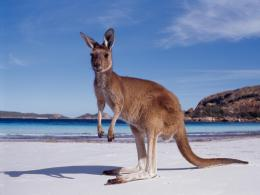 Kangaroo Wallpapers, Download Australian Kangaroos HD Wallpaper Free 1253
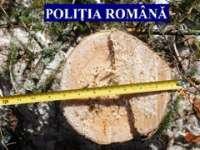 MARAMUREȘ: Aproape 60 mc lemn confiscat ieri de poliţişti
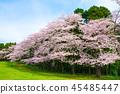 和泉自然公园 樱花 樱桃树 45485447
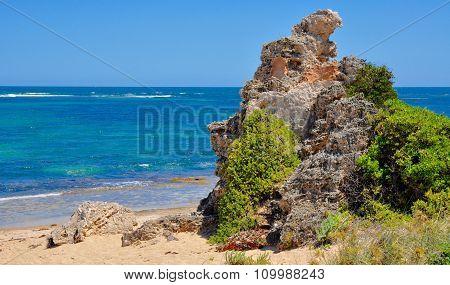 Cape Peron: Vegetated Limestone, Western Australia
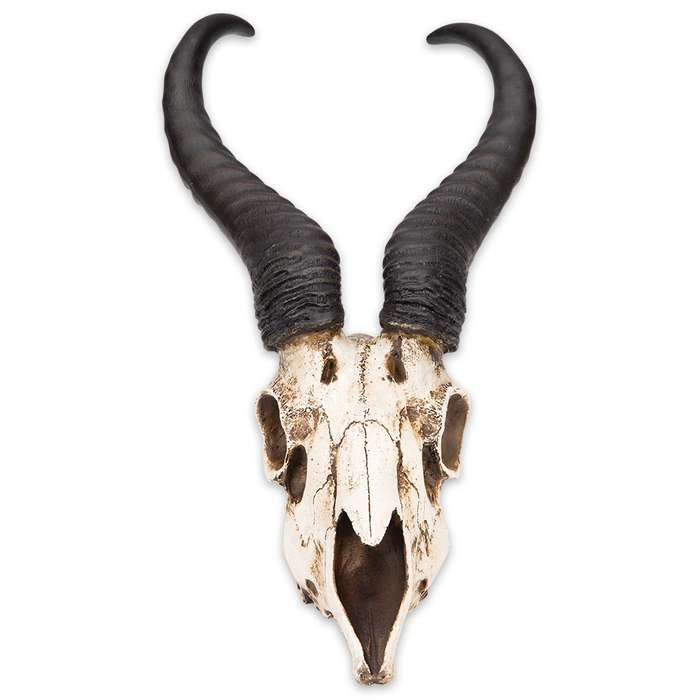"African Springbok Antelope Skull Replica - Life Sized, Authentic Anatomical Details - Cold Cast Polyresin - Large Horns - Home Decor, Collectible, Teaching Tool - 16 15/16"" H x 8"" W x 5 9/10"" D"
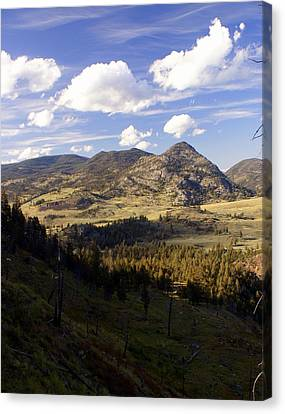 Blacktail Road Landscape Canvas Print by Marty Koch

□ □ □ □ □ □ □

The lines from the one containing "MARAMUREȘ: Aproape 60" through the last line of the records are what you should copy, word for word and nothing else, with pictures left out.

- [Your solution]
 MARAMUREȘ: Aproape 60 mc lemn confiscat ieri de poliţişti
 和泉自然公园 樱花 樱桃树 45485447
 Cape Peron: Vegetated Limestone, Western Australia
"African Springbok Antelope Skull Replica - Life Sized, Authentic Anatomical Details - Cold Cast Polyresin - Large Horns - Home Decor, Collectible, Teaching Tool - 16 15/16"" H x 8"" W x 5 9/10"" D"
 Blacktail Road Landscape Canvas Print by Marty Koch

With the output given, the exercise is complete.